No exercício da função policial, hoje, é possível que o agente público se depare com obstáculos intransponíveis aos seus atos, através do desacato e da resistência ativa (artigos 329 e 331 do Código Penal), sem que possa reprimi-los através da ordem de prisão em flagrante.

É que, diante da prática de tais crimes, o policial deverá agir de acordo com o disposto no art. 69 e seu parágrafo único, da Lei n. 9.099, de 26 de setembro de 1995, ficando à mercê da vontade do infrator em acompanhá-lo até o Juizado Especial, ou da confiabilidade de seu compromisso de a este comparecer.

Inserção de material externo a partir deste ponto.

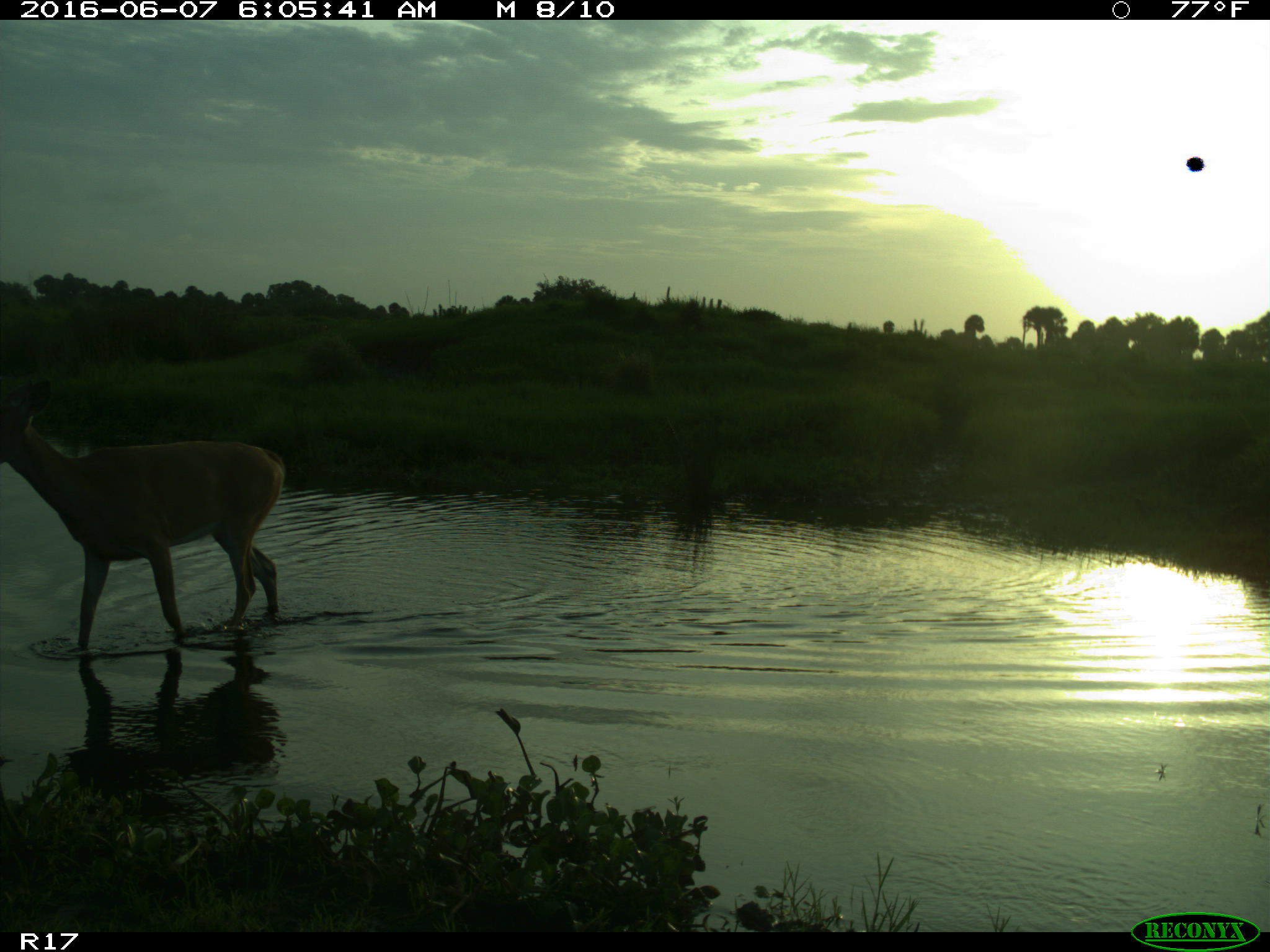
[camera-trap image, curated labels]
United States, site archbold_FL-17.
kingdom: Animalia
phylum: Chordata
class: Mammalia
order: Artiodactyla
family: Cervidae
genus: Odocoileus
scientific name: Odocoileus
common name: deer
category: unidentified deer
Unidentified deer (deer) (Odocoileus).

Ocorre que, em determinadas situações, a autoridade sem poder de coerção não pode corresponder aos anseios da ordem e da segurança pública, restando desacreditada – daí porque sugerimos o incremento de penas nos casos mencionados.

Ampliação das Defensorias Públicas

A celeridade e a eficácia do processo penal dependem da asseguração do devido processo legal e do respeito aos direitos fundamentais dos indivíduos, o que só se efetiva pelo real acesso à Justiça, sobretudo por aqueles que são carentes de recursos econômicos para contratarem advogado para sua defesa.

O pleno funcionamento das Defensorias Públicas, no âmbito da União e dos Estados, representará contribuição decisiva para a superação de uma das maiores críticas que se dirige contra o sistema penal brasileiro: a desigualdade de tratamento entre ricos e pobres, decorrente muitas vezes da impossibilidade de os últimos disporem de adequada defesa técnica.

Propomos que recomendação expressa sobre o tema seja dirigida ao Governo Federal e aos Governos estaduais.